TEXT BLOCK:
Simplest fermionic normalized quantum many-particle wavefunction in position representation

What is the simplest fermionic normalized quantum many-particle wavefunction, expressed in the first-quantized position representation, that you can think of? The normal single-particle examples don't seem to be that simple: Slater determinant of Gaussians times Hermite polynomials for harmonic oscillator, the free particle is not normalizable, and the infinite square well doesn't seem any better.

I understand simple in a fairly intuitive way: easy to manipulate, possible to differentiate and integrate, not too many symbols etc..

The best candidate I can think of (which is still not that good according to my example criteria above) is a single full Laundau level for a charged particle in a magnetic field, expressed as

$\displaystyle\Psi(z_1,z_2,\ldots,z_N)=\big(4\pi(N-1)\big)^{-N(N-1)/2}\prod_{i<j}^N(z_i-z_j)e^{-\frac{1}{4}\sum_{i=1}^N|z_i|^2}\ ,$

in terms of complex coordinates $z=x+iy$ and with physical constants set to 1 (normalization from Wikipedia).

Do you know a simpler one?

I'm asking because I would like a simple one to test out concepts and understanding.

STATED GOAL A: Repeat verbatim the records from the line containing "are the storage" up to and including the line containing "xmin=679 ymin=280 xmax=707 ymax=305".

RECORDS FOR THE EXERCISE:
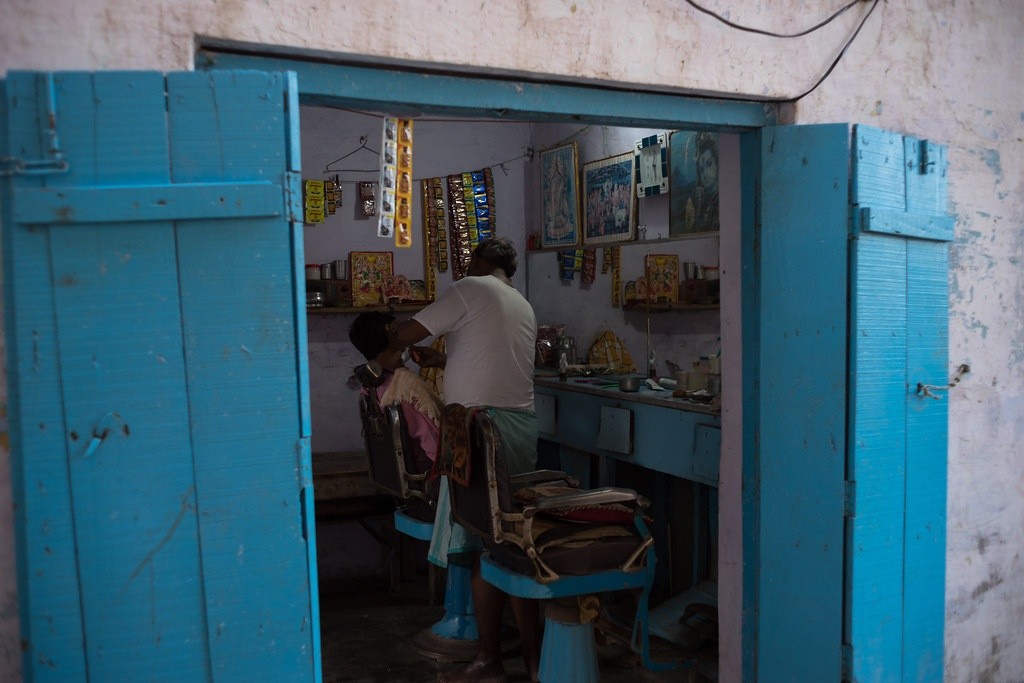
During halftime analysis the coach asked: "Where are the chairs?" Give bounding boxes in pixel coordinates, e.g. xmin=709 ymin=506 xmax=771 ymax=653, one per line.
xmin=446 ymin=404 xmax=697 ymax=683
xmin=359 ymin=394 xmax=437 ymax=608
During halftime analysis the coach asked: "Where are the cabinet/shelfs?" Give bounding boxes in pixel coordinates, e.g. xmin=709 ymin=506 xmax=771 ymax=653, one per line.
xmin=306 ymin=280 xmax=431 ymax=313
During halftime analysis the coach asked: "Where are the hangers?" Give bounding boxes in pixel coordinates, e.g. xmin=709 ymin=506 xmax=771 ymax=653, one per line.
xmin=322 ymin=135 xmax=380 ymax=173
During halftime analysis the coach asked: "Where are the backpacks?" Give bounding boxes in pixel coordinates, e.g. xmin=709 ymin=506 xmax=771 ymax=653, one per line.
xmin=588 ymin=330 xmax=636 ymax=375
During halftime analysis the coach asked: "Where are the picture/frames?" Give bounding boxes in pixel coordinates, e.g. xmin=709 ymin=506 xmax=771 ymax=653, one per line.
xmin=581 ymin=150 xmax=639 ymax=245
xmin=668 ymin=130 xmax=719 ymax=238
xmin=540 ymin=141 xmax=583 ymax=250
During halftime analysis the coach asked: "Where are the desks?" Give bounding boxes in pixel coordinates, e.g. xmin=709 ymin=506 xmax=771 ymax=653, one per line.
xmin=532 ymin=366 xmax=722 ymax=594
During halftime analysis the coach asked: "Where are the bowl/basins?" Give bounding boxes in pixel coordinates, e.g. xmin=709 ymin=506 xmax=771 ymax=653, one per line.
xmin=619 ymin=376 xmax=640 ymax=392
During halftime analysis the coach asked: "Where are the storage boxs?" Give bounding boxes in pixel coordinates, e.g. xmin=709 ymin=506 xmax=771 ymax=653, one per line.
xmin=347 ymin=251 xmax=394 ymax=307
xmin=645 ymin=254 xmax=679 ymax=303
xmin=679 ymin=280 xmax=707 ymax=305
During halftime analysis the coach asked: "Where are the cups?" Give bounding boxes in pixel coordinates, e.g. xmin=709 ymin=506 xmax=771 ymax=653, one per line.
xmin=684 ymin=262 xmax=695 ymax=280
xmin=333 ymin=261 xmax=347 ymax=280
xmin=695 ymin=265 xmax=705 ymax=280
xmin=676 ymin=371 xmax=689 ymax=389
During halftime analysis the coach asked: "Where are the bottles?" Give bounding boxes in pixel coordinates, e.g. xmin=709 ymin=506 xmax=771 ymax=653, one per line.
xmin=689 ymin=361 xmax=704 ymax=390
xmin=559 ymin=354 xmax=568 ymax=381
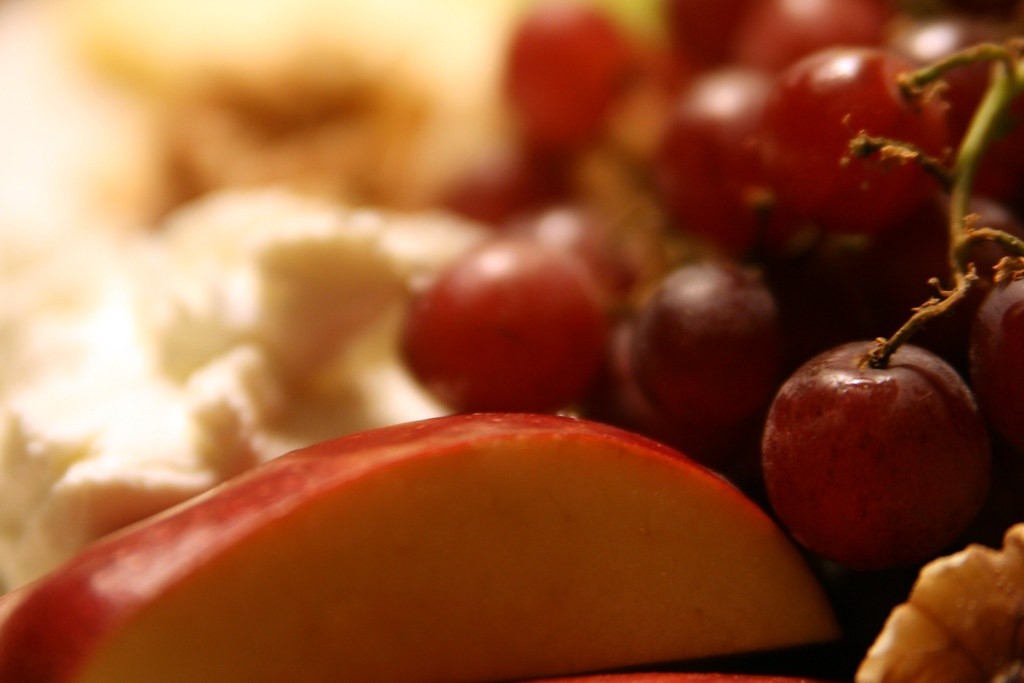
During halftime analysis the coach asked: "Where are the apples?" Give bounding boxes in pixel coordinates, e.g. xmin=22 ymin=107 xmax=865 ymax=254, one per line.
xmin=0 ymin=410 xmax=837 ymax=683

STATED GOAL B: Duplicate word for word the passage of the post on fermionic wavefunctions from "I understand simple" up to and including "a simpler one?".

WRITTEN SOLUTION A:
During halftime analysis the coach asked: "Where are the storage boxs?" Give bounding boxes in pixel coordinates, e.g. xmin=709 ymin=506 xmax=771 ymax=653, one per line.
xmin=347 ymin=251 xmax=394 ymax=307
xmin=645 ymin=254 xmax=679 ymax=303
xmin=679 ymin=280 xmax=707 ymax=305

WRITTEN SOLUTION B:
I understand simple in a fairly intuitive way: easy to manipulate, possible to differentiate and integrate, not too many symbols etc..

The best candidate I can think of (which is still not that good according to my example criteria above) is a single full Laundau level for a charged particle in a magnetic field, expressed as

$\displaystyle\Psi(z_1,z_2,\ldots,z_N)=\big(4\pi(N-1)\big)^{-N(N-1)/2}\prod_{i<j}^N(z_i-z_j)e^{-\frac{1}{4}\sum_{i=1}^N|z_i|^2}\ ,$

in terms of complex coordinates $z=x+iy$ and with physical constants set to 1 (normalization from Wikipedia).

Do you know a simpler one?